**Direction 1**. Write out these lines of the records, starting with the line containing "From this set —" and going on through the end of the records.

**Source excerpt**.
-------

Let 'em eat cake
  • Marv Adams can be reached by e-mail at madams@lnpnews.com or mail: Sunday News, P.O. Box 1328, Lancaster, PA 17608-1328.

By MARV ADAMS, Editorially Speaking
Published Jul 18, 2010 00:01

Notes, quotes and anecdotes:

• Republican candidate for governor, Attorney General Tom Corbett, opened his mouth and inserted his foot during a campaign stop in Elizabethtown when he claimed unemployment benefits should not be extended because it will keep people from looking for work.

"The jobs are there," he said. "But if we keep extending unemployment, people are going to sit there and ... I've literally had construction companies tell me, 'I can't get people to come back to work. … They say, "I'll come back to work when unemployment runs out." ' "

Corbett is known for prosecuting legislators and aides who used state employees on state time to do campaign work. Give him his due, but he is also known for his grandstanding press conferences and for his over-the-top prosecution of former county Coroner Dr. G. Gary Kirchner, who shared a password to a restricted county website with some Intelligencer Journal reporters.

-------

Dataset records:

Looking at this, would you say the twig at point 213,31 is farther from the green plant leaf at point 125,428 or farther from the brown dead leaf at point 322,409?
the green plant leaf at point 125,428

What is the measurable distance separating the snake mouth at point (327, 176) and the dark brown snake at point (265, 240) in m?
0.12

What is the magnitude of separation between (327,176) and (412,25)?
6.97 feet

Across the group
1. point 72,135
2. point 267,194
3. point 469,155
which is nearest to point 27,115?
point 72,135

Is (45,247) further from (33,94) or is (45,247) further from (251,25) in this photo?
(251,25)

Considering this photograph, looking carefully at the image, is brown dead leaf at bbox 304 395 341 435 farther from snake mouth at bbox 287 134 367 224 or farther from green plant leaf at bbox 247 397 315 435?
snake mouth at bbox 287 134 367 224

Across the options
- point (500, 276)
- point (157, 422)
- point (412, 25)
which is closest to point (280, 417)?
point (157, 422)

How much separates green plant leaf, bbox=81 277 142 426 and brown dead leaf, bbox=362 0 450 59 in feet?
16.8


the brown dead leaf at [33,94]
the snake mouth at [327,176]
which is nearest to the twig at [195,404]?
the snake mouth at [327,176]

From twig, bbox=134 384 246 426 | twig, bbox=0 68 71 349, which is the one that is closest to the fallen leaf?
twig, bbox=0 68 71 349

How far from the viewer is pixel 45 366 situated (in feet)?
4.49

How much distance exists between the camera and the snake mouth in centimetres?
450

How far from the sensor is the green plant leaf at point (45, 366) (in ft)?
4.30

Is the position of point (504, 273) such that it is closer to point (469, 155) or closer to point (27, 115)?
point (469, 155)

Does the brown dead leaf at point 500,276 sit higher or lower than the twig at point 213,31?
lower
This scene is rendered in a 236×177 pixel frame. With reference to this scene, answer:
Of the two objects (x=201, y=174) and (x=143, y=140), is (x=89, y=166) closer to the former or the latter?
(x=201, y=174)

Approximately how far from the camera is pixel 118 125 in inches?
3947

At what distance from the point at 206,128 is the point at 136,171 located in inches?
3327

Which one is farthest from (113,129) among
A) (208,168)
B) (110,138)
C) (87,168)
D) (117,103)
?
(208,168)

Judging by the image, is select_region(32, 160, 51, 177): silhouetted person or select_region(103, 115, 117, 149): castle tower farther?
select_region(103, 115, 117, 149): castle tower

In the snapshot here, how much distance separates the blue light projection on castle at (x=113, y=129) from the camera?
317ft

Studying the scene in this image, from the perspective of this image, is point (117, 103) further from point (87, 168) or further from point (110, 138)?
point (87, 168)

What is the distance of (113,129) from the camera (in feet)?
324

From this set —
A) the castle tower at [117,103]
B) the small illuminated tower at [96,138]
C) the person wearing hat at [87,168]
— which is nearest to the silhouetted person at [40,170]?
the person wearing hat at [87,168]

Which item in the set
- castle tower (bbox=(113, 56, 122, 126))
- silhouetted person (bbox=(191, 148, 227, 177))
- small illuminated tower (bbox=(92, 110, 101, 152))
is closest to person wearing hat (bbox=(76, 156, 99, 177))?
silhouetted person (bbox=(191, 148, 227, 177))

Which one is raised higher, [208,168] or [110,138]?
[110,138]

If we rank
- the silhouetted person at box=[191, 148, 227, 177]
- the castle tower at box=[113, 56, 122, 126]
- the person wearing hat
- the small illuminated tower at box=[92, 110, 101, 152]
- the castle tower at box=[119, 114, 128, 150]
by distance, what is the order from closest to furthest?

-------

**Direction 2**.
Do the following statements agree with the column? Answer yes or no for each, quoting the deciding words of the column.
(a) Corbett made his remarks on unemployment during a campaign stop in Elizabethtown.
(b) Kirchner shared a password with some Sunday News reporters.
(c) Corbett said unemployment benefits should be extended.

**Right answer 1**.
From this set —
A) the castle tower at [117,103]
B) the small illuminated tower at [96,138]
C) the person wearing hat at [87,168]
— which is nearest to the silhouetted person at [40,170]?
the person wearing hat at [87,168]

Which item in the set
- castle tower (bbox=(113, 56, 122, 126))
- silhouetted person (bbox=(191, 148, 227, 177))
- small illuminated tower (bbox=(92, 110, 101, 152))
is closest to person wearing hat (bbox=(76, 156, 99, 177))?
silhouetted person (bbox=(191, 148, 227, 177))

Which one is raised higher, [208,168] or [110,138]?
[110,138]

If we rank
- the silhouetted person at box=[191, 148, 227, 177]
- the castle tower at box=[113, 56, 122, 126]
- the person wearing hat
- the small illuminated tower at box=[92, 110, 101, 152]
- the castle tower at box=[119, 114, 128, 150]
by distance, what is the order from closest to furthest?

**Right answer 2**.
(a) Yes: "during a campaign stop in Elizabethtown"
(b) No: "with some Intelligencer Journal reporters"
(c) No: "he claimed unemployment benefits should not be extended"